PASSAGE FOR REVIEW:

((

Innate Reasoning is Not Enough: In-Context Learning Enhances Reasoning Large Language Models with Less Overthinking

TL;DR

This work investigates whether external Chain-of-Thought prompts improve reasoning in Innate CoT-enabled LLMs (RLLMs) across six mathematical benchmarks and model scales from 1.5B to 32B. It reveals that Zero-shot and Few-shot CoT prompts generally enhance accuracy, with large models benefiting most on complex tasks and smaller models on simpler ones; notably, one-shot CoT often yields the best overall performance. CoT prompting also modulates thinking-token distributions and reasoning steps, reducing excessive reflection by up to ~90% in some cases, while attention analyses show RLLMs overfit to reflection cues that CoT guidance helps mitigate. The findings provide practical prompting guidelines for optimizing RLLM reasoning, highlighting that external CoT remains valuable for improving mathematical problem solving and controlling overthinking.

))

GIVEN INFORMATION:
((

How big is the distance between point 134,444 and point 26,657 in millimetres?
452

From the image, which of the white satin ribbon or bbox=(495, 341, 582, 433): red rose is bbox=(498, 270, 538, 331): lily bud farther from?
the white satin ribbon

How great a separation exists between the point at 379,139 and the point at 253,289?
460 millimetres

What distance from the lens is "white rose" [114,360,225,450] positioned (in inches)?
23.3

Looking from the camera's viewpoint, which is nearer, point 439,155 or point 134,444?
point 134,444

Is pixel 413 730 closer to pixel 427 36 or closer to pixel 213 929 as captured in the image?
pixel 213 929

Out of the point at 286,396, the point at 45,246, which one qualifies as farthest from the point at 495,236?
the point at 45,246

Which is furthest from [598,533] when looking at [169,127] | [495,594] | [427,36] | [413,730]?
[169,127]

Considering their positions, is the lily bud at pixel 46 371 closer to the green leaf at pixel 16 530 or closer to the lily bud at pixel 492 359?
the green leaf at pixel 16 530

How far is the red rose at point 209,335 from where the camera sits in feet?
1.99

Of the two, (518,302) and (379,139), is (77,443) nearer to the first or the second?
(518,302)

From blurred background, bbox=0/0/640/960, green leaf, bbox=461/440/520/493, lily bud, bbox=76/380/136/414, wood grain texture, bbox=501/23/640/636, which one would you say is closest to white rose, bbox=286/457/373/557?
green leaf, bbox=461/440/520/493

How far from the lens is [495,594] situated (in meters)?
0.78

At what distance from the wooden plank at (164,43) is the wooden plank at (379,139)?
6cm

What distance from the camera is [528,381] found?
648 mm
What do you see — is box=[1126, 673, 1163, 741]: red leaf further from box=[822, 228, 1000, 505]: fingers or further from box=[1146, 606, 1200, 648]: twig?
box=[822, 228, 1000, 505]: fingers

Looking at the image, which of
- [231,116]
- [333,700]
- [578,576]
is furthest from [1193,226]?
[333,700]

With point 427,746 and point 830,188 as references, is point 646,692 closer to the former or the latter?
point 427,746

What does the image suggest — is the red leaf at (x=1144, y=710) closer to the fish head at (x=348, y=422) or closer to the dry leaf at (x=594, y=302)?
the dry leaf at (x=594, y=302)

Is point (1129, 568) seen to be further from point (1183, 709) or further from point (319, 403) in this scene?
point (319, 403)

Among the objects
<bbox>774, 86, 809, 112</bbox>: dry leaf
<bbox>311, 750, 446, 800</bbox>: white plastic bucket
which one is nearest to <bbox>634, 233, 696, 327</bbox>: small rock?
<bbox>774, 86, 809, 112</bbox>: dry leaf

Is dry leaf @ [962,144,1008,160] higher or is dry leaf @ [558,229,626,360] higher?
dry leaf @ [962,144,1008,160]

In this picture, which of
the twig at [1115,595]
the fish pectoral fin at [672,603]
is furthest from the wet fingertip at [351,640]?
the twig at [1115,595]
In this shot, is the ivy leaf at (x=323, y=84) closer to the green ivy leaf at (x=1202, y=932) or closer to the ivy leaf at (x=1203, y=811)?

))

SET OF TASKS:
[1] Copy word for word the part of the paper summary starting with "This work investigates" and going on through "and controlling overthinking.".
[2] Answer these questions using the paper summary:
(a) How many mathematical benchmarks were used?
(b) Which kind of prompt often gives the best overall performance?
(c) By up to how much does prompting cut excessive reflection in some cases?
[3] Continue the paper summary on chain-of-thought prompting from where it stops.
The listing comes from a separate source.

RESPONSES IN ORDER:
[1]
This work investigates whether external Chain-of-Thought prompts improve reasoning in Innate CoT-enabled LLMs (RLLMs) across six mathematical benchmarks and model scales from 1.5B to 32B. It reveals that Zero-shot and Few-shot CoT prompts generally enhance accuracy, with large models benefiting most on complex tasks and smaller models on simpler ones; notably, one-shot CoT often yields the best overall performance. CoT prompting also modulates thinking-token distributions and reasoning steps, reducing excessive reflection by up to ~90% in some cases, while attention analyses show RLLMs overfit to reflection cues that CoT guidance helps mitigate. The findings provide practical prompting guidelines for optimizing RLLM reasoning, highlighting that external CoT remains valuable for improving mathematical problem solving and controlling overthinking.

[2]
(a) Six
(b) One-shot CoT
(c) About 90%

[3]
Abstract

Recent advances in Large Language Models (LLMs) have introduced Reasoning Large Language Models (RLLMs), which employ extended thinking processes with reflection and self-correction capabilities, demonstrating the effectiveness of test-time scaling. RLLMs exhibit innate Chain-of-Thought (CoT) reasoning capability obtained from training, leading to a natural question: "Is CoT prompting, a popular In-Context Learning (ICL) method for chat LLMs, necessary to enhance the reasoning capability of RLLMs?" In this work, we present the first comprehensive analysis of the impacts of Zero-shot CoT and Few-shot CoT on RLLMs across mathematical reasoning tasks. We examine models ranging from 1.5B to 32B parameters, finding that contrary to concerns, CoT prompting significantly enhances RLLMs' performance in most scenarios. Our results reveal distinct patterns: large-capacity models show minimal improvement on simple tasks but substantial gains on complex problems, while smaller models exhibit the opposite behavior. Further analysis demonstrates that CoT prompting effectively controls the distribution of the numbers of thinking tokens and reasoning steps, reducing excessive reflections by approximately 90% in some cases. Moreover, attention logits analysis reveals the RLLMs' overfitting to reflection-related words, which is mitigated by external CoT guidance. Notably, our experiments indicate that for RLLMs, one-shot CoT consistently yields superior performance compared to Few-shot CoT approaches. Our findings provide important insights for optimizing RLLMs' performance through appropriate prompting strategies.

Figures (7)

• Figure 1: CoT prompting continues to play an important role in reasoning LLMs: (1) improving reasoning performance, (2) controlling the number of thinking tokens, (3) regulating the number of reasoning steps, and (4) mitigating overthinking.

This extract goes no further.